(5 ottobre 2018) Qualche volta giova ricordare gli elementi strutturali delle situazioni che analizziamo. La partecipazione italiana all’Unione europea deriva da decisioni prese e riaffermate nel corso del tempo dai governi e dai Parlamenti. Ha un suo solido fondamento costituzionale nell’art. 11 della Costituzione che sancisce che “L’Italia … consente, in condizioni di parità con gli altri Stati, alle limitazioni di sovranità necessarie ad un ordinamento che assicuri la pace la giustizia fra le Nazioni; promuove e favorisce le organizzazioni internazionali rivolte a tale scopo”.

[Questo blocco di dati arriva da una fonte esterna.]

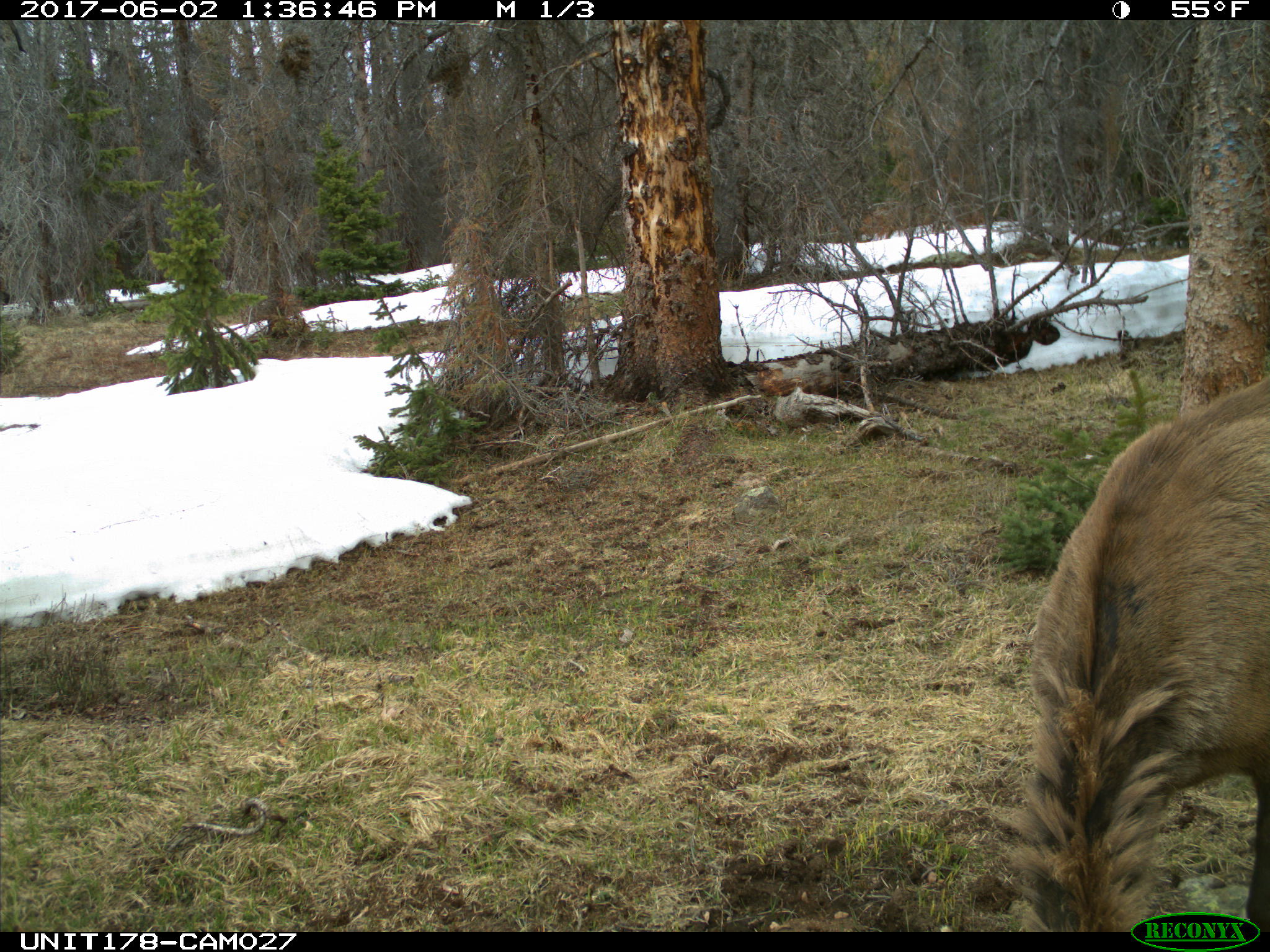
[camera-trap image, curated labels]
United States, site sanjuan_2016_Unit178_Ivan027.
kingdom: Animalia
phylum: Chordata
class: Mammalia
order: Artiodactyla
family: Cervidae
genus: Cervus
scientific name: Cervus elaphus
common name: red deer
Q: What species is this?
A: Cervus elaphus (red deer).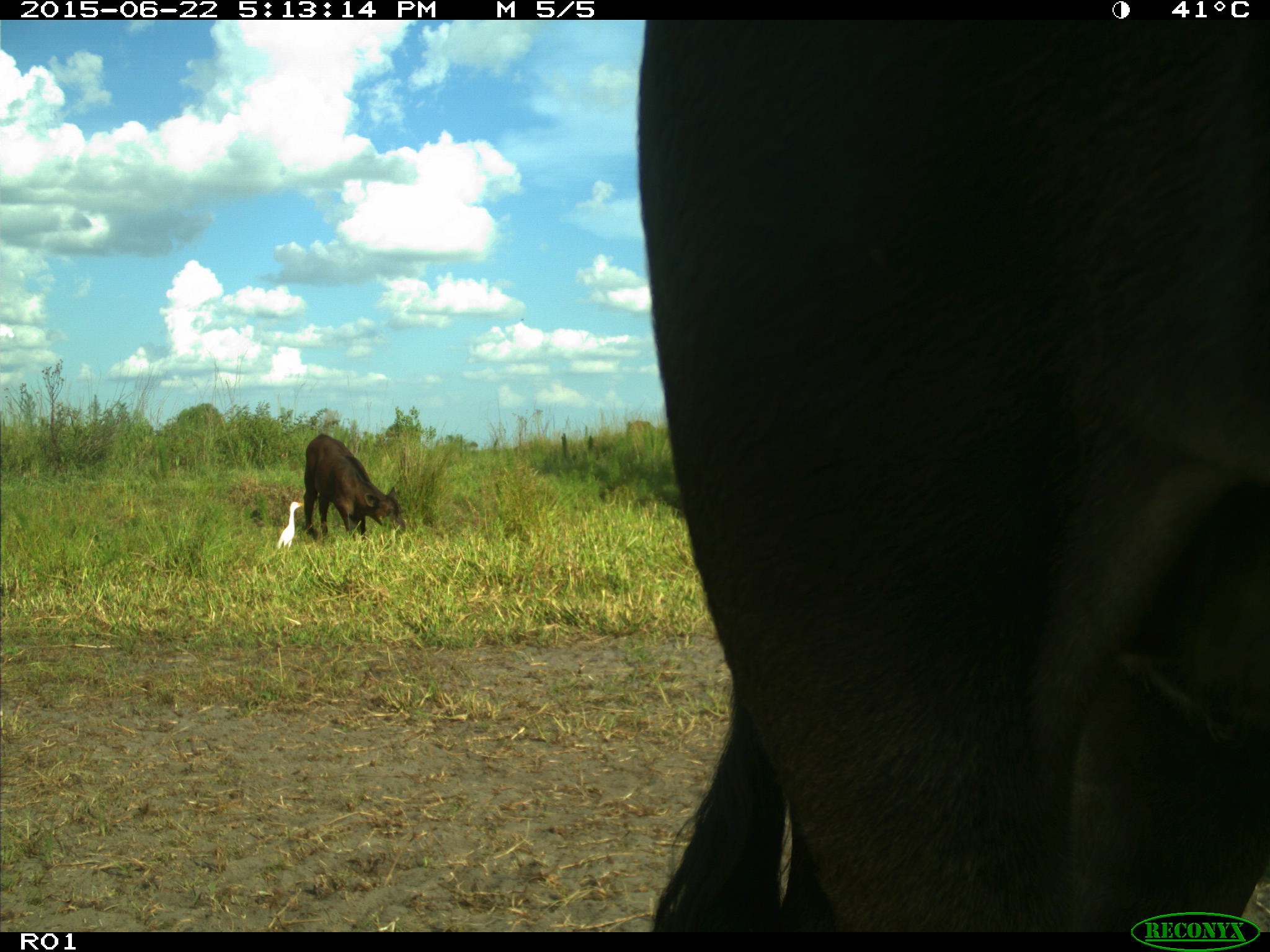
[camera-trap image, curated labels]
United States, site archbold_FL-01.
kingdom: Animalia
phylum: Chordata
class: Mammalia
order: Artiodactyla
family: Bovidae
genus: Bos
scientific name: Bos taurus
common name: domestic cow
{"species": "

Non possono esserci dubbi che l’Unione europea è una di quelle organizzazioni. Inoltre, è l’organizzazione alla quale l’Italia ha dato significativi contributi, anche con le energie di suoi rappresentanti, da Spinelli a Prodi, da Monti a Bonino, e più di recente, da Mogherini a Tajani e, in modo del tutto straordinario, Draghi. E’ quella il cui funzionamento l’Italia può meglio e più direttamente influenzare. Naturalmente, per esercitare influenza, da un lato bisogna credere negli obiettivi e nelle capacità di quell’organizzazione, dall’altro bisogna essere credibili come Paese e come persone.
In qualsiasi attività che richieda sforzo e impegno continuativi, è giusto chiedersi quale sia il tornaconto, la convenienza; ma nel momento in cui si crede nel processo di unificazione politica dell’Europa come il più importante fenomeno storico della seconda metà del secolo XX, diventa anche opportuno agire in base alla convinzione.
Con queste premesse, mi permetto di obiettare all’ambasciatore Nelli Feroci che sembra voler portare il discorso sull’Europa alla pura e semplice convenienza per l’Italia, “malgrado tutto”, di continuare a farne parte. Nel frattempo, i britannici stanno già pagando il conto della loro inopinata exit e giorno dopo giorno capiscono che nessun isolamento potrà mai più essere “splendido”.
Sicuramente, più deboli, economicamente, culturalmente, e meno ‘identitari’, gli italiani pagherebbero un prezzo ancora più alto se dovessero abbandonare l’Unione europea o anche soltanto allentare i legami con le sue istituzioni. I sovranisti, non soltanto quelli italiani, debbono ancora spiegare in che modo i problemi della crescita economica, della riduzione delle diseguaglianze, dell’immigrazione, che sono difficili da risolvere nell’ambito di una Unione fra 27-28 Stati, sarebbero affrontati e risolti da uno Stato che operi da solo, senza soffrire gli inevitabili contraccolpi della sua uscita che sarebbe comunque traumatica.
Poiché, però, ho spostato il discorso dalle convenienze alle convinzioni, il quesito da sollevare è quanto gli italiani credano oggi nella loro identità nazionale e quanto in una aggiuntiva identità europea, quanto pensino che il loro futuro e quello dei loro figli sia preferibile in un più ampio consesso di popoli oppure sia unicamente praticabile con efficacia nel cortile della loro casa.
Fare della partecipazione all’Unione europea una mera adesione di convenienza è riduttivo, sbagliato, diseducativo. Affermare come vado predicando che nell’Unione europea bisogna stare per convinzione (che è il luogo in assoluto migliore per i cittadini degli Stati-membri e per coloro che chiedono l’adesione) richiede che i ‘convinti’ procedano a spiegare indefessamente i pregi e le potenzialità dell’Unione. L’ha fatto fino al suo ultimo respiro il fondatore dell’Istituto Affari Internazionali, Altiero Spinelli. Gli dobbiamo l’impegno ad andare avanti.